Après une phase de test, les modèles COSMO et ICON fonctionnent en parallèle à pleine puissance de calcul pendant deux mois. Pendant cette période, tous les services offerts par MétéoSuisse doivent être transférés sur le nouveau modèle. En effet, COSMO va bientôt être abandonné. « Arrêter l’exploitation d’un ancien système sera pour nous un grand soulagement », déclare Oliver Fuhrer.

Un meilleur modèle pour la topographie suisse

Oliver Fuhrer souligne les nouvelles possibilités du modèle : Alors que COSMO extrapolait les données de mesure sur la base d'une grille de calcul rectangulaire, ICON travaille avec une grille triangulaire qui permet de mieux saisir la topographie de la Suisse. « Cela nous permet de modéliser plus précisément la température, l'humidité et le vent à la surface de la terre, ce qui peut améliorer les prévisions », explique Oliver Fuhrer. De plus, grâce à ce que l'on appelle le « nesting », certaines zones pourraient à l'avenir être calculées de manière ciblée avec une résolution plus élevée, par exemple une zone au-dessus des Alpes ou dans une vallée de montagne ou encore autour d’un aéroport.

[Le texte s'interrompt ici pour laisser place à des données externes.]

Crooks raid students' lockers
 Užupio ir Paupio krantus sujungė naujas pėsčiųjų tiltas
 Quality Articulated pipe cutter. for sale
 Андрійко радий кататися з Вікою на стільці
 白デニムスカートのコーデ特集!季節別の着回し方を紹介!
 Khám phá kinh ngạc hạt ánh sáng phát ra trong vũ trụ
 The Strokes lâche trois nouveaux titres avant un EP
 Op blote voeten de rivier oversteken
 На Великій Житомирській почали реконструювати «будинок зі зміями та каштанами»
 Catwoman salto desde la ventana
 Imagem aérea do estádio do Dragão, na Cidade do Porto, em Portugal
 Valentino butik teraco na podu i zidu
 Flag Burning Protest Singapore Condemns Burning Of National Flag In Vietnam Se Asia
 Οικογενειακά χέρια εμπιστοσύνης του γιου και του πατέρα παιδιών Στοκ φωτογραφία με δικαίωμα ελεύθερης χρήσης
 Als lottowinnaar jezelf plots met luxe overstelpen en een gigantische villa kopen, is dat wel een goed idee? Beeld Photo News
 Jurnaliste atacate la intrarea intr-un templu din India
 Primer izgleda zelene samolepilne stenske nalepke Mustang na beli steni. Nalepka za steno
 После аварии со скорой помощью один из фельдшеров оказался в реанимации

Une autre nouveauté importante pour Oliver Fuhrer est que le code que les données d’ICON sont open source et donc accessibles au public. Le rôle de l'équipe d’Oliver Fuhrer s'en trouve également modifié. Avec ICON en open source, les « méthodes de calcul » seront également fournies, alors que, jusqu'à présent, MétéoSuisse ne proposait que des données et des services. « A l'avenir, nous pourrions proposer davantage de services de conseil aux clients qui utiliseront eux-mêmes le modèle ou les données du modèle », explique Oliver Fuhrer. « Nous pourrons ainsi apporter une contribution plus importante à l'avenir », affirme Oliver Fuhrer avec conviction.

Selon Oliver Fuhrer, l'introduction d'ICON est seulement le début du voyage avec le nouveau modèle. En effet, le modèle est constamment perfectionné, y compris dans des domaines particulièrement importants pour la Suisse, dans le cadre d'une collaboration internationale. ICON est également utilisé par les services météorologiques de différents pays européens. Oliver Fuhrer cite par exemple le développement d’un système visant à améliorer la modélisation et la prévision du manteau neigeux. Il s'agit d'une donnée importante pour la Suisse, car le fait de savoir s'il y a actuellement de la neige ou non à un endroit donné a des répercussions sur d'autres valeurs comme le rayonnement solaire et la température.

Le passage au modèle ICON modifie également le paysage des partenaires de développement. Alors que MétéoSuisse collaborait principalement avec l'EPFZ et d’autres services météorologiques nationaux dans le cadre du consortium COSMO, la collaboration s'élargit avec ICON à d'autres institutions de recherche comme l'Institut Max Planck de météorologie (MPI-M) à Hambourg ou l'Institut de technologie de Karlsruhe (KIT). « Alors que les services météorologiques donnent la priorité à un fonctionnement stable et à des prévisions fiables, les institutions de recherche s'efforcent de trouver des solutions innovantes et expérimentales », explique Oliver Fuhrer. « Cela produit un processus de développement intéressant et créatif, qui est actuellement en plein essor ».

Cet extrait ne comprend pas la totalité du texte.